Cold Duck Salad with Two Sauces


Crisp, crunchy, and wonderfully colorful, this salad is simple enough for a solitary lunch or festive enough for a party. It combines a luxury meat with the most humble and inexpensive of vegetables, a yin-yang duality common in Chinese cuisine. Mustard sauce, a Cantonese accompaniment, gives the salad sparkle. Sesame sauce, a northern touch, gives it depth.

  • Traditionally, the rich shredded duck is partnered by fresh bean sprouts and blanched, rather bitter, Chinese celery. Western celery hearts with their slight bite mate perfectly with the duck and do not require blanching. The other vegetables, chosen for color, lend easily to variation. Feel free to double one thing if you can’t find another.
  • Much of the preparation may be done a day or more in advance of serving. The finished platter may be assembled several hours ahead.


  • ½–⅔ pound skinned and boned, roasted or simmered duck meat, carefully trimmed of fat, membranes, and cartilage (to equal 2½–3½ cups shredded meat; for Chinese-style simmering, follow the method)

Salad ingredients

  • ¼ pound fresh bean sprouts
  • ½ pound fresh, small snow peas, or 1 medium green bell pepper
  • 1 medium red bell pepper
  • 3 ounces trimmed inner white celery ribs (to yield cups matchstick shreds)
  • ¼ pound sweet-tasting carrots, trimmed and peeled (to yield 1 cup shreds)


Slicing the duck

Up to a day in advance of serving, skin and bone the duck and remove any fat, membrane, or cartilage. Be fastidious. For a clean cut, chill the meat thoroughly in the refrigerator before slicing.

Flatten the meat with the broad side of a sharp, thin-bladed Chinese cleaver or chef’s knife, then slice it crosswise against the grain into thin shreds a scant ⅛ inch thick.
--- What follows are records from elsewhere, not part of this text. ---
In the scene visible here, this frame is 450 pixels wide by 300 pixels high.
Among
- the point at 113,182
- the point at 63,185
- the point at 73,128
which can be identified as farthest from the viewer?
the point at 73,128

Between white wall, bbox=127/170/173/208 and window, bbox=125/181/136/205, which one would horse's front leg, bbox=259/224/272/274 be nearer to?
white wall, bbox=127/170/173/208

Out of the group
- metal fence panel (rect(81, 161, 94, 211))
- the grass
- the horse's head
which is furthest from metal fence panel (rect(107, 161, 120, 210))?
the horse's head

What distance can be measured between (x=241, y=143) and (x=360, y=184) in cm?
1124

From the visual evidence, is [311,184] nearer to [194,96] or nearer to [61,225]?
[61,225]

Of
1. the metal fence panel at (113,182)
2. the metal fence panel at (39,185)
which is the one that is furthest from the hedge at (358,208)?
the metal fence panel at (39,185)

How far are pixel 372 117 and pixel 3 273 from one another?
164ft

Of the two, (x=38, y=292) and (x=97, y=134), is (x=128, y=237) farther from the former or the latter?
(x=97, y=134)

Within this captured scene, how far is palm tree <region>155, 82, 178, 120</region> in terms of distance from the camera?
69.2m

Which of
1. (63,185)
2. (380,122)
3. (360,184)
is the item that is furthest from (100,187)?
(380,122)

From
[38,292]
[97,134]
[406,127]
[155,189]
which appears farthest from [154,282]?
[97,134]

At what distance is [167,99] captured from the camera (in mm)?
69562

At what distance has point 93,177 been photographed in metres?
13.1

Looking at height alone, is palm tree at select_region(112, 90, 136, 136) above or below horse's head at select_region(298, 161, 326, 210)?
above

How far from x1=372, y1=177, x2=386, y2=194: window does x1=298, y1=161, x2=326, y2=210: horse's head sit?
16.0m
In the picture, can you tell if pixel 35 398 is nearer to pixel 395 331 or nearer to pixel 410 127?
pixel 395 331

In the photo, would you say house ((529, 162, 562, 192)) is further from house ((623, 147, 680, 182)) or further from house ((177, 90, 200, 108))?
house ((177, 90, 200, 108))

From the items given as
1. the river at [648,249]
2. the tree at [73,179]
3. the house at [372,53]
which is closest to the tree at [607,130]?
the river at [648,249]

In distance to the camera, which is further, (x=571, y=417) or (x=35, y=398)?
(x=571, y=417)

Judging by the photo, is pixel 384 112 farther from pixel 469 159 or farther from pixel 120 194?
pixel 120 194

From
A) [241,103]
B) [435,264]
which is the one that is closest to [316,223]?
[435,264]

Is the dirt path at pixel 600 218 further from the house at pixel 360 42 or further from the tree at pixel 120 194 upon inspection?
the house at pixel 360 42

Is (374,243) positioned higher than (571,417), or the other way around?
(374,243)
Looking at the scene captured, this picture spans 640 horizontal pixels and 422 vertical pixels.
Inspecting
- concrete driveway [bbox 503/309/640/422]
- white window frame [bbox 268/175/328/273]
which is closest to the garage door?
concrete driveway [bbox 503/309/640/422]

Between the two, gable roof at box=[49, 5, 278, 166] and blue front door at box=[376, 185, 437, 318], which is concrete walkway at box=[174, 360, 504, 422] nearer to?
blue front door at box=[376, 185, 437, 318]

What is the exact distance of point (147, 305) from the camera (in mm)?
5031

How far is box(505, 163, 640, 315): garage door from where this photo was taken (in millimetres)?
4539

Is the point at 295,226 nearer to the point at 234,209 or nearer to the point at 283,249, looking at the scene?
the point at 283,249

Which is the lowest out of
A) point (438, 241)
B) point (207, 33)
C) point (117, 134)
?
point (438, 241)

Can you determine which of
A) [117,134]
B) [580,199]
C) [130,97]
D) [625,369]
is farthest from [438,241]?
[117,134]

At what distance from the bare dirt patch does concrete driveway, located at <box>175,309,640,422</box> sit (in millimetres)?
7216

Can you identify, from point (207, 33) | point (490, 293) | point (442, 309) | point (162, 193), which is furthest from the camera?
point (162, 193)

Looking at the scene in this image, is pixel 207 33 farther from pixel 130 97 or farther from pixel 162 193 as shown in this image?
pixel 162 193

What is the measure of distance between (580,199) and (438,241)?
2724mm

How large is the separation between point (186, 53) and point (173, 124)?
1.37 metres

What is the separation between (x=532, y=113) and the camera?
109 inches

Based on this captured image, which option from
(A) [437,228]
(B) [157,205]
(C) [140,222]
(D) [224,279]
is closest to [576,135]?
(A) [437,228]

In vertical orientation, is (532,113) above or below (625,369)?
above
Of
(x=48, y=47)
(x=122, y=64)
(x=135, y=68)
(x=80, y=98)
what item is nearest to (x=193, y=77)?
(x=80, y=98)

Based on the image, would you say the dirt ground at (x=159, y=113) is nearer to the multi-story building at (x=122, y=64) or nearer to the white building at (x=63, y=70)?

If you are working in advance, put the shreds aside neatly on a plate, seal airtight with plastic film, and refrigerate. Bring to room temperature before using.

Preparing the salad ingredients

Blanch the bean sprouts in plain boiling water to cover for 30 seconds. Drain promptly, then flush with cold running water to chill. If you are doubling or tripling the recipe, plunge the drained sprouts into a bowl of ice water to chill them quickly. Cover with water and refrigerate until use.

String the snow peas from both ends, then slice lengthwise into slivers ⅛ inch wide. Blanch in plain boiling water to cover until deep green, about 10 seconds, then drain promptly and chill as above. Pat dry. If you are working in advance, spread the snow peas on a plate and refrigerate until use, sealed airtight.

Shred the remaining vegetables—peppers, celery, and carrots—just before assembling the salad so they are perfectly fresh. Peppers should be cored, seeded, and the white inner ribs removed with a sharp knife, then slivered lengthwise into strips ⅛ inch wide. Celery hearts do not need stringing; just sliver. Carrots may be shredded in a food processor or, for a finer shred, with a grater.

Just before assembling the salad, swish the bean sprouts to dislodge any green seed cases, drain, and spread on a clean, dry towel to blot up excess water.

Assembling the salad

Mound the duck shreds in the center of a large platter of contrasting color, then surround the duck with mounds of the cut vegetables, alternating the colors and placing the prettiest slices on top. If you are working in advance, seal the platter airtight and refrigerate it for 1–2 hours. Bring to room temperature before serving, or serve slightly chilled.

Present the salad flanked by bowls of the two sauces. Invite the guests to help themselves to the different salad ingredients and one or both of the sauces, tossing the salad on their plates and mingling the sauces together. Just like the salad ingredients, they are delightfully compatible opposites.

Leftovers keep 1–2 days, sealed airtight and refrigerated.